**Actividad:** Redacte la continuación del texto sobre el hombre como reflejo de Dios, empezando después de su última oración.

**Sección de texto:**
Un reflejo no se produce por sí mismo. Es derivado. En la Ciencia Cristiana aprendemos a reconocer a Dios como la Mente creativa, el Espíritu infinito, y al hombre como Su reflejo. El Cristo, el reflejo mismo que Dios tiene de Sí mismo, es la identidad verdadera del hombre. Como reflejo de Dios, el hombre es coexistente y coeterno con Dios, es la semejanza exacta de su Hacedor. Su ser, otorgado por Dios, emana perpetua y espontáneamente de la Mente; es la expresión individualizada de la Verdad, la Vida y el Amor.
El poder sanador de Jesús surgía de su comprensión de Dios y de la relación inseparable del hombre con Dios, como Su hijo, Su reflejo. “Nosotros tenemos la mente de Cristo”, 1 Cor. 2:16; escribió el apóstol Pablo a los cristianos en Corinto; y Jesús demostró que este Cristo, la Verdad, viene a la consciencia humana con poder sanador. Vence las discordias y las enfermedades de la existencia mortal exponiendo su irrealidad y su nada. Por medio de sus curaciones misericordiosas, Jesús probó que el hombre no es una entidad finita, material, que nace en la materia y que muere al abandonarla, sino que es una expresión individual de la consciencia infinita, que mora por siempre en la eternidad del Espíritu.

**Datos para revisión:**
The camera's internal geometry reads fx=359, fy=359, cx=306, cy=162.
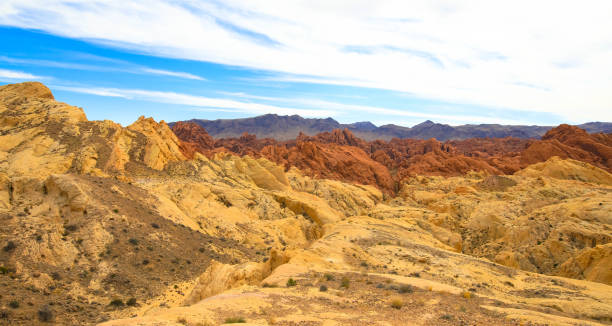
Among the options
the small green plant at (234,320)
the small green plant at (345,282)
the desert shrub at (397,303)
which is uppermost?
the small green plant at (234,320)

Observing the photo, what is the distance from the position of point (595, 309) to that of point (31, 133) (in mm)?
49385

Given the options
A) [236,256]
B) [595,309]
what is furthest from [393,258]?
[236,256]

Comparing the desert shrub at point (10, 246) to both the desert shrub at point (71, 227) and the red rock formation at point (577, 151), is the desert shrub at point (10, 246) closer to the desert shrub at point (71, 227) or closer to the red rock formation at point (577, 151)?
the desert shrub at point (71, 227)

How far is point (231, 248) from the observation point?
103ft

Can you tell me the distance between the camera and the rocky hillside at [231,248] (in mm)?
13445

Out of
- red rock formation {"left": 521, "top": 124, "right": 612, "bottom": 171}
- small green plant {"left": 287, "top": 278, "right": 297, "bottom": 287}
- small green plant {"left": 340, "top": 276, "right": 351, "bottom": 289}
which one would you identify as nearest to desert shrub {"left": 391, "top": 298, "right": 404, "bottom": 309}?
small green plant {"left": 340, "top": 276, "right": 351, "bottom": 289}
---
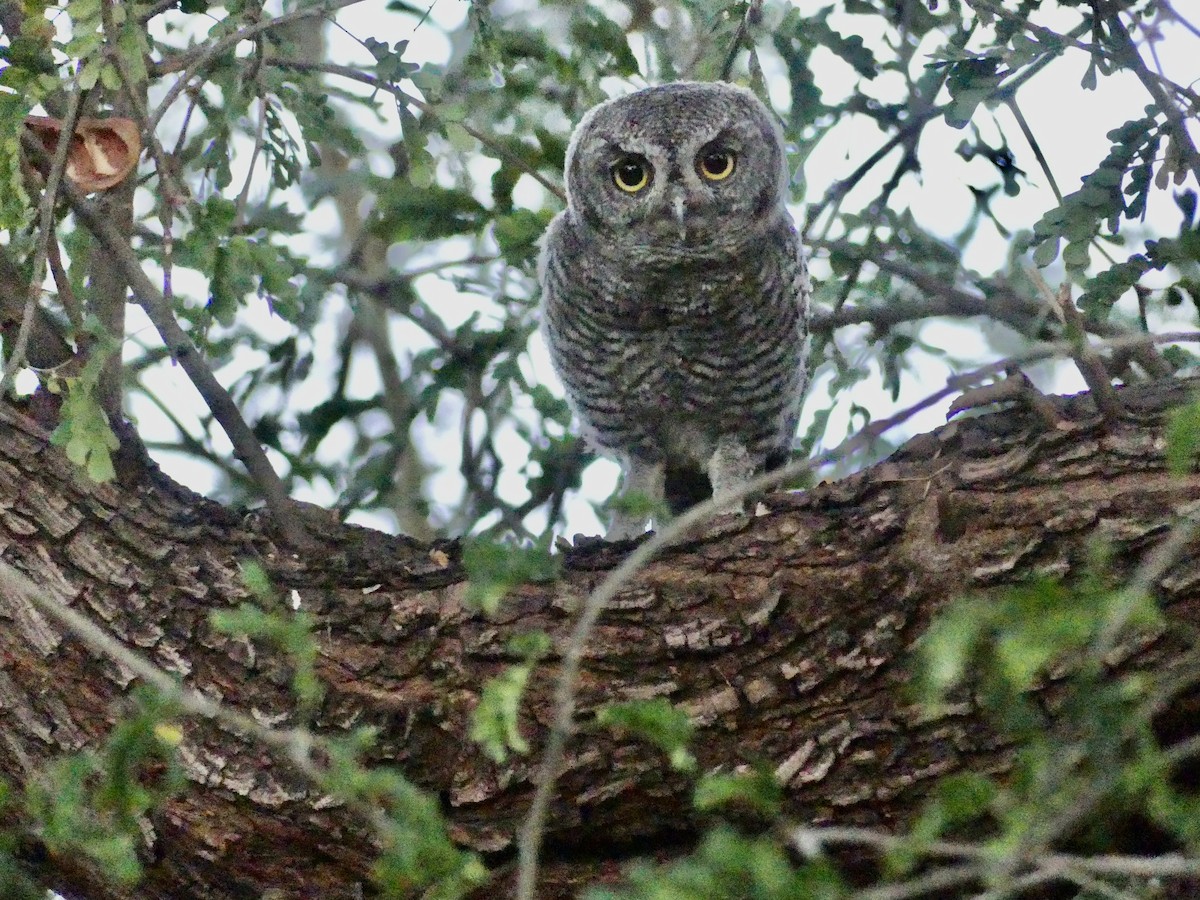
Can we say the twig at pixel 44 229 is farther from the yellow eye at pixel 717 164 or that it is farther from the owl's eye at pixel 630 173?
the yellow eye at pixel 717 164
--
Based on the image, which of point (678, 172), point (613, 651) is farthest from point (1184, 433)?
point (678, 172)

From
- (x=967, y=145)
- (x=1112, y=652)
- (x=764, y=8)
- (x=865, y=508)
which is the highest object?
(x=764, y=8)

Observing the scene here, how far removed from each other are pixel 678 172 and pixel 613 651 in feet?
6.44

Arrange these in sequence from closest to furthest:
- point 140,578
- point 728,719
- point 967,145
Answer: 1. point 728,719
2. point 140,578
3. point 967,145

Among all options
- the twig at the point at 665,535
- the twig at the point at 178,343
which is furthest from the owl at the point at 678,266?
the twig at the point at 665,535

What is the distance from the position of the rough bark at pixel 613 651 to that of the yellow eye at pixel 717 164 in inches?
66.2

**Respuesta al ejercicio:**
Aquel que comprende la unidad científica entre Dios y Su reflejo puede utilizar y demostrar el poder sanador del Cristo, la Verdad, para sí mismo o para otro. Debemos recordar que el hombre verdadero, es decir, nuestra verdadera identidad en Cristo, está eternamente consciente de su existencia en el Espíritu como su reflejo inmediato. Este reflejo no requiere tiempo para aparecer. No se manifiesta gradualmente, sino que siempre es evidente del todo como el testimonio espontáneo de la totalidad del Espíritu y de la eterna semejanza del hombre con Dios.